Private Equity: Navigating Portfolio Company Conflicts
Fund sponsors typically obtain a variety of rights in connection with their investment in a portfolio company. These include liquidation preferences, director appointment rights, and enhanced voting rights. If the portfolio company experiences financial difficulties or if disputes or other liability issues arise, these rights can create complex conflicts of interest issues for the fund sponsor and its affiliates who may be fiduciaries of the portfolio company.
A Proskauer blog discusses some of the situations in which conflicts may arise and provides some practical advice on how to mitigate their risks. Here’s an excerpt:
First and foremost, sponsors should ensure that their board designees are sensitized to each of the duties they owe and to whom.
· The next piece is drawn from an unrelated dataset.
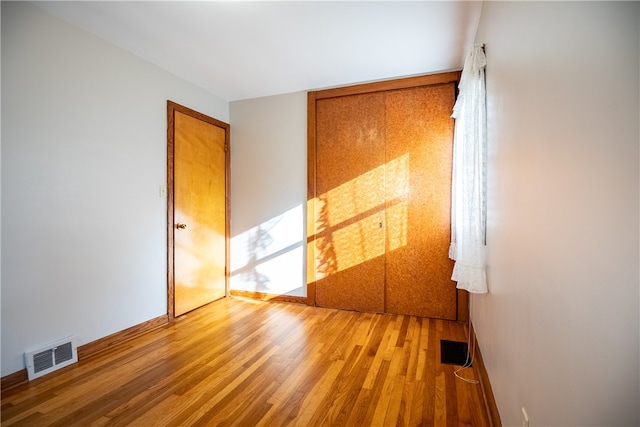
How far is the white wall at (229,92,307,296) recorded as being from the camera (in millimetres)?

While board members may owe duties of loyalty and care to the company, and potentially others, the duties they may owe to the fund and its investors can differ depending on, among other things, how the fund is structured, which jurisdiction’s law applies, and what is provided for (or disclaimed) in each entity’s organizational documents.
Likewise, sponsors and their board designees should be on the lookout for any possible apparent conflict between the interests of the fund and the portfolio company. In cases of potential conflict, fund personnel should consult with counsel and coordinate with the company as necessary to ensure that procedures are implemented to protect against any argument of perceived or actual conflict tainting an otherwise beneficial transaction or board decision.
The blog points out that these protective procedures “may include the formation of a special committee to evaluate a potential transaction, consultation with minority shareholder groups, and obtaining independent valuations.”